REQUIREMENT:
Pick out each line in these entries that contains the string "marking".

(Saved data entries)

■ ■ ■

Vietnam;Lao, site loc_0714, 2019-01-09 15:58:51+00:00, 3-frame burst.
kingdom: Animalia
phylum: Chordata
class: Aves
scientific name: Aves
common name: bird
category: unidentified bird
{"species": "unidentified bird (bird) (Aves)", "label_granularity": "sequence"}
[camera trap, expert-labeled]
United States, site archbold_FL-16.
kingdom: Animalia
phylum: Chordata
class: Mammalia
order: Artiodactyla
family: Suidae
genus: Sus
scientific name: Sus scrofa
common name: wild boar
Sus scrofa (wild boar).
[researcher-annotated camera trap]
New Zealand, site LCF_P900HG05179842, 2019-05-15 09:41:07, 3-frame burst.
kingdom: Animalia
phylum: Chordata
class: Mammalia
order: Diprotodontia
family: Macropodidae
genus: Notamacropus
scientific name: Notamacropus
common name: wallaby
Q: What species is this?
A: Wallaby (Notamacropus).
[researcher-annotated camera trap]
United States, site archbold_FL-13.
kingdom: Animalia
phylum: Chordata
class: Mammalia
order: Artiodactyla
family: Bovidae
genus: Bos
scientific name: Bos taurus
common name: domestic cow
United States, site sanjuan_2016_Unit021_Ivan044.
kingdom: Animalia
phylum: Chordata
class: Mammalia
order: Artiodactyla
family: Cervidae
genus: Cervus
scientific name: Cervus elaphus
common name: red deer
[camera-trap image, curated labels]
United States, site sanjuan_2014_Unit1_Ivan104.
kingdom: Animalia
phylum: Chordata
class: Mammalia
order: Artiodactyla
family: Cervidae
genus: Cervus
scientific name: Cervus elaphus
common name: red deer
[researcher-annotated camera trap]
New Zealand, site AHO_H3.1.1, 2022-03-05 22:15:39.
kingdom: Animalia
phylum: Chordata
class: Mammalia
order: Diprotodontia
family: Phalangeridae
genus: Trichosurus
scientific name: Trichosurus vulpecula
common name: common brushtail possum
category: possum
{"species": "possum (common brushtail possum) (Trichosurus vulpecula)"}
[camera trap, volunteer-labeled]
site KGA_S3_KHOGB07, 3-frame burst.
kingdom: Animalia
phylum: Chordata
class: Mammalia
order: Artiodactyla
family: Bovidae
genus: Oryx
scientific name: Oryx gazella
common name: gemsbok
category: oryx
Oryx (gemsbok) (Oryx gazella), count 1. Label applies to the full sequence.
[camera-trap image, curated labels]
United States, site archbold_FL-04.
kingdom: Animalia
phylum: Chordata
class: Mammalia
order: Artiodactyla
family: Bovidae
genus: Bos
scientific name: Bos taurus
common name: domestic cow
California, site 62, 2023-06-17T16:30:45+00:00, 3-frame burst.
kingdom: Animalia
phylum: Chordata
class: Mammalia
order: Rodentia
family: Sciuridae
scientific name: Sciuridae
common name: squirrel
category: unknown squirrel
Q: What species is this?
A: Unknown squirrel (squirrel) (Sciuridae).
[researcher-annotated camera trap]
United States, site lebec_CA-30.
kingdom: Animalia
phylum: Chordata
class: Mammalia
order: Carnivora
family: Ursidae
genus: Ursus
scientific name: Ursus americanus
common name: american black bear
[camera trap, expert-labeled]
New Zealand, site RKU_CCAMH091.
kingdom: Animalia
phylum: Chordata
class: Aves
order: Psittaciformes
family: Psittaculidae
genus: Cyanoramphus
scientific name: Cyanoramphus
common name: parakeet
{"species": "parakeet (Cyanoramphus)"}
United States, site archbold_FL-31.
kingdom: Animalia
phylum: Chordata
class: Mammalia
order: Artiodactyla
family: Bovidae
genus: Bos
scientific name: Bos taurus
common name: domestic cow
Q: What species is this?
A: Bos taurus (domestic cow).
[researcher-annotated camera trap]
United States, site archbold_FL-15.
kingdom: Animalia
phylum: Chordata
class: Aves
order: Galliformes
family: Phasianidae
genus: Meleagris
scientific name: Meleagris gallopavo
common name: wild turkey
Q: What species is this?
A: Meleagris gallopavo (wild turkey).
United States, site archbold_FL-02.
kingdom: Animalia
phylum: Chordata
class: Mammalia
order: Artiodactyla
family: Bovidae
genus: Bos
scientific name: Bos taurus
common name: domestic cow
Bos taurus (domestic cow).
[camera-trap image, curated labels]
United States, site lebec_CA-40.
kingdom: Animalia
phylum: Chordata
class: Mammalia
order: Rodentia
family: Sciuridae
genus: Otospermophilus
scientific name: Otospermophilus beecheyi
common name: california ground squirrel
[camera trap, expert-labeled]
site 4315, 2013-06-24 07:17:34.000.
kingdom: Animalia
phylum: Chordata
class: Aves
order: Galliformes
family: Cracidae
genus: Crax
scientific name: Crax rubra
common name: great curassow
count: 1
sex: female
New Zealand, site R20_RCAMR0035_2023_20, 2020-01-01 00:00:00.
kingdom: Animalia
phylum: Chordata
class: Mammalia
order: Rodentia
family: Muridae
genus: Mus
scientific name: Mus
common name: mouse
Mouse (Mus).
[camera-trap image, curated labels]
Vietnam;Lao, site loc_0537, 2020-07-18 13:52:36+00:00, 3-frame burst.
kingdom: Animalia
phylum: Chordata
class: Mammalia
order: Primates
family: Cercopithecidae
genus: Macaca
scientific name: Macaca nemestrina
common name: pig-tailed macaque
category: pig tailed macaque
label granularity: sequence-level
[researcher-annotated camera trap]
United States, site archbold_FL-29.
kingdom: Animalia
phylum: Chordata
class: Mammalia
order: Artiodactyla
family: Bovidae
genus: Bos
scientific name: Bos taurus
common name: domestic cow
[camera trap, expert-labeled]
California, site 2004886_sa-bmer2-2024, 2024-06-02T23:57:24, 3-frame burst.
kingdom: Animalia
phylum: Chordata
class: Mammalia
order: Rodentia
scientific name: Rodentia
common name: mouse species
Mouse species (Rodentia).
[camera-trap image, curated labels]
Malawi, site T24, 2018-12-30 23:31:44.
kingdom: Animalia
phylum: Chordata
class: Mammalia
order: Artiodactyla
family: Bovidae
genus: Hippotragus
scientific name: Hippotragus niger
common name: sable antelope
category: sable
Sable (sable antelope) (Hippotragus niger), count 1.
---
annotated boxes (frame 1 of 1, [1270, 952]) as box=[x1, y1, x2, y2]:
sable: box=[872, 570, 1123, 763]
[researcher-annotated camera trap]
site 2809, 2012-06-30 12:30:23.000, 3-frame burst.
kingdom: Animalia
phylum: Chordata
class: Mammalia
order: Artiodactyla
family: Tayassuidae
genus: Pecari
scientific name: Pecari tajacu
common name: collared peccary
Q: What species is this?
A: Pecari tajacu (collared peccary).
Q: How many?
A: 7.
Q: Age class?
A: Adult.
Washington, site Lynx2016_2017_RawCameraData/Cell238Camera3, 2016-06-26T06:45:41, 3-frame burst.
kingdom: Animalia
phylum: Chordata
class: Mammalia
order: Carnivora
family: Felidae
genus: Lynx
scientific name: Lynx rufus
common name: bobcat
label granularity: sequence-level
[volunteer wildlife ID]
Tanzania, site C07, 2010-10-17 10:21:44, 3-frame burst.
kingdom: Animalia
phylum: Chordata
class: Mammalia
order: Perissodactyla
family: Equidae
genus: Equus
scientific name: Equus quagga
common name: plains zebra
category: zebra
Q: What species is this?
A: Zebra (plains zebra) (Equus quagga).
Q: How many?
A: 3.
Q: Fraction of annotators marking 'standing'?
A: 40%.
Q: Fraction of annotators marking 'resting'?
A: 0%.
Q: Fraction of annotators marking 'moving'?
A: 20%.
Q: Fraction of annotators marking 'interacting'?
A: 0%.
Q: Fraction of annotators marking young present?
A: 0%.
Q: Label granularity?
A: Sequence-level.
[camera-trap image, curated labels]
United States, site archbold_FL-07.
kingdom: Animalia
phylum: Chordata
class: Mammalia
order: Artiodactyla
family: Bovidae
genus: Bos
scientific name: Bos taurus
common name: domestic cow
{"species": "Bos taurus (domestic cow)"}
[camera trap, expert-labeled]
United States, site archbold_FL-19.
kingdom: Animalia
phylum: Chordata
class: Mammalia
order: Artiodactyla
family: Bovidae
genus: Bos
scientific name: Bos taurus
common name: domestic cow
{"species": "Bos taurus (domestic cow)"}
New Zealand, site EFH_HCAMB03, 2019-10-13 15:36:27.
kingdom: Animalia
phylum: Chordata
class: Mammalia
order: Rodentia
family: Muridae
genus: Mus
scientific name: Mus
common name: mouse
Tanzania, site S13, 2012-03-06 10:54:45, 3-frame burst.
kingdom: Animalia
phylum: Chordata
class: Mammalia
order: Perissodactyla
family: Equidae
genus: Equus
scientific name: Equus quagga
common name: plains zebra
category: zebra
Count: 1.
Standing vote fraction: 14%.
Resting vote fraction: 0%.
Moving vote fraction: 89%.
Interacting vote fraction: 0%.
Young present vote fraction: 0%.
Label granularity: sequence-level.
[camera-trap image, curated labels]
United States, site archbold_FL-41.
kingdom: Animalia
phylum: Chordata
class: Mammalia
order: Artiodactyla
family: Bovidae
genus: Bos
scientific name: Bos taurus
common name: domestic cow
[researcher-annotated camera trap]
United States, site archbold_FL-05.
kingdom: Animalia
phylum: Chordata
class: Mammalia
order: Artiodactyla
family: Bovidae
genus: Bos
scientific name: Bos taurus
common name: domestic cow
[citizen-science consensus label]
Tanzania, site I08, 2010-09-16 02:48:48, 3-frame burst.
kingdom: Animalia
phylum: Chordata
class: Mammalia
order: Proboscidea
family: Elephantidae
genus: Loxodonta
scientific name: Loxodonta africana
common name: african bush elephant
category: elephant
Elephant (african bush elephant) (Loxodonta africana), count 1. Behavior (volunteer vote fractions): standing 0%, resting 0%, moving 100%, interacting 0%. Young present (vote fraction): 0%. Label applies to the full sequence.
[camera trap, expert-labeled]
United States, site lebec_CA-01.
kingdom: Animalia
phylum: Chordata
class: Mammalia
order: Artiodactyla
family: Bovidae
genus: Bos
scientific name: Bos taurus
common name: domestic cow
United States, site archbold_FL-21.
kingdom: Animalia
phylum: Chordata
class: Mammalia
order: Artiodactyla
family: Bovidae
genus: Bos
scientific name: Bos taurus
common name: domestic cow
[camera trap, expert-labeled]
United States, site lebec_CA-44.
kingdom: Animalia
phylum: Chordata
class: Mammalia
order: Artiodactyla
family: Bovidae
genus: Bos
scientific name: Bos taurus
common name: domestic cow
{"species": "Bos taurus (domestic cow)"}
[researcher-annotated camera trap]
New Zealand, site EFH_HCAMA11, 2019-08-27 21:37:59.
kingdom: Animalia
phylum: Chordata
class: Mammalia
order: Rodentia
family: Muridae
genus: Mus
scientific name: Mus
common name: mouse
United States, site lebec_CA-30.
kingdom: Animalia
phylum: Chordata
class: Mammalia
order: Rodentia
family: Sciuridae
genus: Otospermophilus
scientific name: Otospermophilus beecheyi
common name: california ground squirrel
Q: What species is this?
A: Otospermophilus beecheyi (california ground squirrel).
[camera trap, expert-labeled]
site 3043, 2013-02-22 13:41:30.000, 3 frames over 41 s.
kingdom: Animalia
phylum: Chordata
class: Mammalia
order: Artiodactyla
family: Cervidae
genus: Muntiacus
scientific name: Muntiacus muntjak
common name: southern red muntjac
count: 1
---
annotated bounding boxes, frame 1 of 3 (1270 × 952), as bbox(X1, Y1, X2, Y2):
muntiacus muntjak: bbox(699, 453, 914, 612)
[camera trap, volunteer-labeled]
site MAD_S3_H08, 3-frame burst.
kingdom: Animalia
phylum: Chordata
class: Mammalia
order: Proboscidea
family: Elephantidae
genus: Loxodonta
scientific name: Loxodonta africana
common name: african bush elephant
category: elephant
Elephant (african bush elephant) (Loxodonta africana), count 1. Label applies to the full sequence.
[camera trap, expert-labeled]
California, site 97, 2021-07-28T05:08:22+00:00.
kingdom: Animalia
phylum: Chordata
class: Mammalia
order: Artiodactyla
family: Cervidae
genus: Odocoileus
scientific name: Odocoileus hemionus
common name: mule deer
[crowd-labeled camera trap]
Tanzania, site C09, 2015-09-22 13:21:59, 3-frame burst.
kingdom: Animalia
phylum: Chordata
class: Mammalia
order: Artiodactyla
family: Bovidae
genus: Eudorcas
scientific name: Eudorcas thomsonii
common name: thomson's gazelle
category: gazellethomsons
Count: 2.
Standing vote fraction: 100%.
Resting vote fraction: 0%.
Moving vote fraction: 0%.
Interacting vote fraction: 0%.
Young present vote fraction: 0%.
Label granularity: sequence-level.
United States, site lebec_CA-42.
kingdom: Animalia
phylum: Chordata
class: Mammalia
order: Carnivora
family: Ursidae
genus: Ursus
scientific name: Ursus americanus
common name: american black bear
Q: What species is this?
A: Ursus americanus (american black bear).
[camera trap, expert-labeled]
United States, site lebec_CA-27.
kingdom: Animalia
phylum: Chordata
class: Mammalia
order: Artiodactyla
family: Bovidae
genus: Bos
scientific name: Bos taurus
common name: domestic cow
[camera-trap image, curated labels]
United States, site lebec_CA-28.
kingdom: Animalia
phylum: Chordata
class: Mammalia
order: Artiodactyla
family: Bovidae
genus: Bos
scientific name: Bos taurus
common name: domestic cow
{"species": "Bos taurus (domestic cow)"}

■ ■ ■

EXERCISE SOLUTION:
Q: Fraction of annotators marking 'standing'?
Q: Fraction of annotators marking 'resting'?
Q: Fraction of annotators marking 'moving'?
Q: Fraction of annotators marking 'interacting'?
Q: Fraction of annotators marking young present?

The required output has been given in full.